[Study text]
┌────────

American ornithologist

Charles Wallace Richmond (December 31, 1868 – May 19, 1932) was an American ornithologist. He is best remembered for a compilation of the Latin names of birds that is called the Richmond Index.

==Life and work==
He was born in Kenosha, Wisconsin and was the eldest son of Edward Leslie and Josephine Ellen Richmond. His mother died when he was 12. His father who was a railway mail clerk moved to Washington, D.C., and joined the Government Printing House there. His father remarried and he had the additional duty of taking care of younger stepbrothers. During his early life he earned extra income for the family by leaving school and working as a page in the House of Representatives. At the age of 15 he got a position as a messenger in the Geological Survey. In 1897 he graduated after studied medicine in Georgetown University and in the next year he married Louise H. Seville.

While still at Wisconsin he had collected the eggs of a Kingbird and when he moved to Washington, in 1881. He visited the Smithsonian Institution museum and seeing the large collection of nests and eggs he decided that he would never produce such a collection himself and decided to hand over his own collections to the museum. This led him to meet Robert Ridgway. He subsequently met Ridgway often and this early influence was very strong. His work in the House of Representatives let him use the library there which had a good collection of books on birds.

In 1888, Richmond took part in a United States Geological Survey expedition to Montana. He became an ornithological clerk at the United States Department of Agriculture. After a collecting trip to Nicaragua he joined the staff of the United States National Museum in Washington, D.C., as a nightwatchman. He was promoted to Aid, followed by Assistant in the birds department. He became Associate Curator of Birds in 1894. Richmond then became Associate Curator in 1918. He moved up to Curator in 1929, but stepped back to stay as Associate Curator, so that Herbert Friedmann could become Curator.

└────────

[Available data]
┌────────

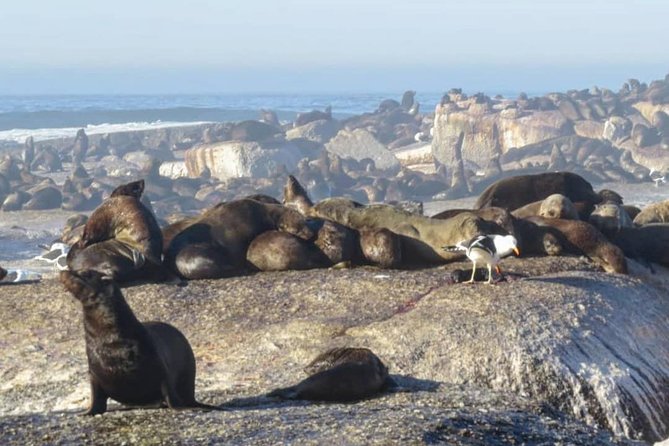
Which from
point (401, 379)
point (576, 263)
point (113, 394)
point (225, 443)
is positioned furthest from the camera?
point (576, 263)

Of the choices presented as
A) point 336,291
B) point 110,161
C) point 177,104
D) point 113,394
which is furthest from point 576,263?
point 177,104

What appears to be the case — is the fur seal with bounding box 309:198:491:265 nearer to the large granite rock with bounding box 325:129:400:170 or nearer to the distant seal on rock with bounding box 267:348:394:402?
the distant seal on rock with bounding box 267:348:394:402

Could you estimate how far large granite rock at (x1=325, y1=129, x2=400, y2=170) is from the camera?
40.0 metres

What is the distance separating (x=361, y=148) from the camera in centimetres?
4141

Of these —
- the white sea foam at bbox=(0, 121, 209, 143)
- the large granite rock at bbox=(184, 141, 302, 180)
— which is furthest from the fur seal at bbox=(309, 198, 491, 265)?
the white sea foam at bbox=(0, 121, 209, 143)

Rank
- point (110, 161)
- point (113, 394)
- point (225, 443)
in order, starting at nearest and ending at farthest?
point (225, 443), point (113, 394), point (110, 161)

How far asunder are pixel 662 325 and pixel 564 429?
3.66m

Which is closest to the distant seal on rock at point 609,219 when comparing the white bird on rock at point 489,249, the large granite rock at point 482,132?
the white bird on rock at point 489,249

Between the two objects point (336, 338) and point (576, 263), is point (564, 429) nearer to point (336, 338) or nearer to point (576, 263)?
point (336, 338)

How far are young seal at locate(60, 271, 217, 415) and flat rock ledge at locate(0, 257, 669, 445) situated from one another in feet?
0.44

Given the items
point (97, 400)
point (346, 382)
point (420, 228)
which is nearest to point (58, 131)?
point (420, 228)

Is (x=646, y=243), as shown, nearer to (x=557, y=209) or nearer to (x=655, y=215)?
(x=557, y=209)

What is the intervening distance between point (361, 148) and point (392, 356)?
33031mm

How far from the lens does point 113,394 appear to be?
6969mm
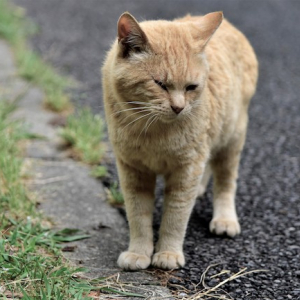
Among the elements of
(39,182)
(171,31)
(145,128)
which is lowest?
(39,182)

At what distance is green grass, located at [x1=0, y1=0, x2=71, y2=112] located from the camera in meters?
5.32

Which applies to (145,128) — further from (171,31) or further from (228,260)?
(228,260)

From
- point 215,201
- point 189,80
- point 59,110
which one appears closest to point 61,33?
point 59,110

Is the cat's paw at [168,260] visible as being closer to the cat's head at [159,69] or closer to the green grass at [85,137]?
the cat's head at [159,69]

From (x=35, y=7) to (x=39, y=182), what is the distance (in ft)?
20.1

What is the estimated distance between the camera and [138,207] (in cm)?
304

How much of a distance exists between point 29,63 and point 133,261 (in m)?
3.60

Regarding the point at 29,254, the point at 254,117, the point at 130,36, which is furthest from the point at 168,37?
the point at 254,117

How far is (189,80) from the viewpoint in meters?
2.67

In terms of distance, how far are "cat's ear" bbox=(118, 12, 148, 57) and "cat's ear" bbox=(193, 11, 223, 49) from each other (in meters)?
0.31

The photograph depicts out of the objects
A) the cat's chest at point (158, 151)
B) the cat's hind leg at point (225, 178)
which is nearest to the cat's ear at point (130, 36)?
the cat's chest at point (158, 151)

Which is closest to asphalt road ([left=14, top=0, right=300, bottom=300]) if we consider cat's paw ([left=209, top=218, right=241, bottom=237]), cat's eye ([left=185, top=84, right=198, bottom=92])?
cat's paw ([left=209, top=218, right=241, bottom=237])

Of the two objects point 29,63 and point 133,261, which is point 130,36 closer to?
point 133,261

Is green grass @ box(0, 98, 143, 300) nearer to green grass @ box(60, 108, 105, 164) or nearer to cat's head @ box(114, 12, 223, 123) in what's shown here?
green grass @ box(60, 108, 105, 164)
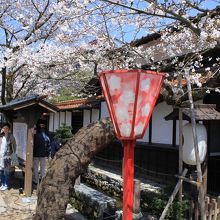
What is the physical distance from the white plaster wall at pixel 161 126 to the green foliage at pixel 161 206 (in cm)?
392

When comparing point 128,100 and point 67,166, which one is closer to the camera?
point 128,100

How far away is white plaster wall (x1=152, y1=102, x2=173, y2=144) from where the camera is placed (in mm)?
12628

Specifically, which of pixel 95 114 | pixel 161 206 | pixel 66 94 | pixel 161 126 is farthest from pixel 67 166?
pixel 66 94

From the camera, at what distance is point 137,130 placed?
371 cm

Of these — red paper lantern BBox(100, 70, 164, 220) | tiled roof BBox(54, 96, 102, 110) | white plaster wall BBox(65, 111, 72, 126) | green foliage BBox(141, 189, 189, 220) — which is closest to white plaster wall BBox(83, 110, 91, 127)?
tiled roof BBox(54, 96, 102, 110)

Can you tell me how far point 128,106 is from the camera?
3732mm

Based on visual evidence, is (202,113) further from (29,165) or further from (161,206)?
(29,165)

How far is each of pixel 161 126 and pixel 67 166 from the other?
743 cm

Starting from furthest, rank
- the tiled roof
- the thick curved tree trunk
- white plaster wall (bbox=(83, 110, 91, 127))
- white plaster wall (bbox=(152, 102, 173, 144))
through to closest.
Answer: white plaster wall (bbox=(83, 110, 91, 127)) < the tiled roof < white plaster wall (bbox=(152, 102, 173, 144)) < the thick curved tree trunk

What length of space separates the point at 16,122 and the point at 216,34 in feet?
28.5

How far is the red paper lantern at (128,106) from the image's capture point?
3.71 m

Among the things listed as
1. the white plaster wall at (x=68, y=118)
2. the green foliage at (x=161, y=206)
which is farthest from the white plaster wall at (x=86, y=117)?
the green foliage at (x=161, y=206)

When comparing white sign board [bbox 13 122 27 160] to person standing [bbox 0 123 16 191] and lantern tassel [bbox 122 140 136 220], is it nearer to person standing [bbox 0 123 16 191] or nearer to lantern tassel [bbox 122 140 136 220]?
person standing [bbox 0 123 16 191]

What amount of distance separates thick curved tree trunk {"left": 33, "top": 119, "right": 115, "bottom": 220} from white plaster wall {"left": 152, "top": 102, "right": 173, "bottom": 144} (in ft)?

└────────

[Instructions for the task]
Can you repeat the part of the passage on Charles Wallace Richmond that opens with the words "In 1888, Richmond" and closes with "could become Curator.", switching "nightwatchman" to "night guard"?

[Response below]
In 1888, Richmond took part in a United States Geological Survey expedition to Montana. He became an ornithological clerk at the United States Department of Agriculture. After a collecting trip to Nicaragua he joined the staff of the United States National Museum in Washington, D.C., as a night guard. He was promoted to Aid, followed by Assistant in the birds department. He became Associate Curator of Birds in 1894. Richmond then became Associate Curator in 1918. He moved up to Curator in 1929, but stepped back to stay as Associate Curator, so that Herbert Friedmann could become Curator.